▶ [INSTRUCTIONS TO FOLLOW]:
From the blog post about the dropped camera, copy out the passage between "Camera Obscure - Mud" and "of 10 miles.", inclusive, word for word.

Wednesday, October 15, 2008

Camera Obscure - Mud doesn't work.

Brother Tobias reminded me today how my relationship with my first digital camera had gone astray, entering deep waters, suffering the dire consequences and inevitably going kapoet as it spewed out a last flash.

Driving through a deep dip on the farm on the back of a 4x4 bakkie, I lost my grip on this tiny piece of modern equipment. It hacked through the sky over a dry landscape of white Karoo vegetation and managed to entrust its fragile contents to the shallow and murky depths of the only small mud puddle in a radius of 10 miles.

Three of us stared at the same spot for seconds – aghast at what we had witnessed. Inevitable chaos followed. Natural behavior that one can expect from traumatized witnesses who had seen an accident / crime scene play itself off right before their very own eyes. So, as if on cue we shouted at the top of our long-athletic lungs at the sheep-cow counting and dung-locust-squashing driver to STOP the bakkie! Poor dad... Freaked out by the sudden howls and noise, he forcibly slammed on the breaks a tad bit too hard. Mom sat tight and deftly caught the flying coffee flask in the nick of time, as it made a bee-dive towards the middle of the front window. The three of us - we managed not to make a fashionable girly nose-dive over the bakkie's bonnet too, frantically holding onto various pieces of bakkie, equipment, a big spare-tyre and each other, then started clambering like pro's over the rails. Like a troop of baboons we hit, with thump each, the dust and dashed for drowning, bubbling and regurgitating camera.

▶ [THE DATA]:
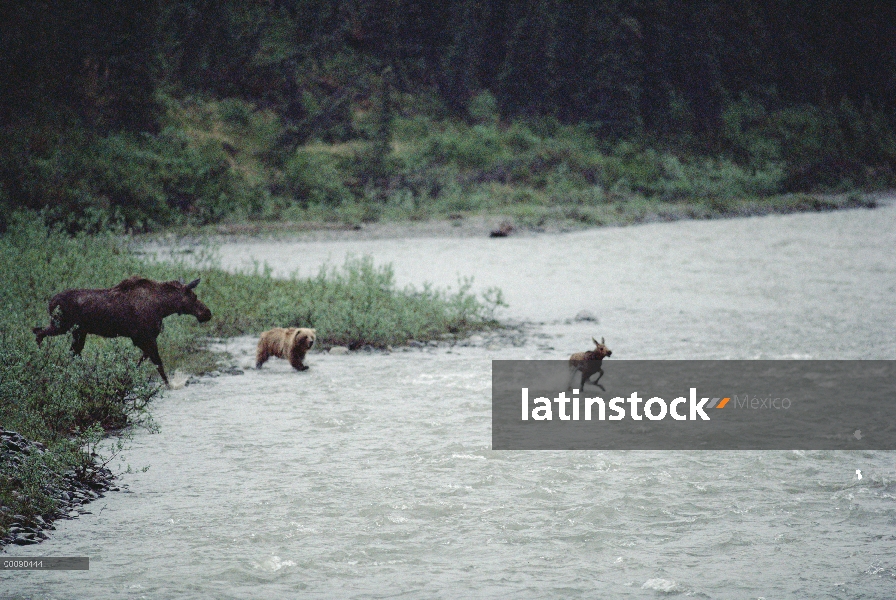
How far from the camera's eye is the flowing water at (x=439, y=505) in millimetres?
6152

▶ [RESPONSE TO THIS EXERCISE]:
Camera Obscure - Mud doesn't work.

Brother Tobias reminded me today how my relationship with my first digital camera had gone astray, entering deep waters, suffering the dire consequences and inevitably going kapoet as it spewed out a last flash.

Driving through a deep dip on the farm on the back of a 4x4 bakkie, I lost my grip on this tiny piece of modern equipment. It hacked through the sky over a dry landscape of white Karoo vegetation and managed to entrust its fragile contents to the shallow and murky depths of the only small mud puddle in a radius of 10 miles.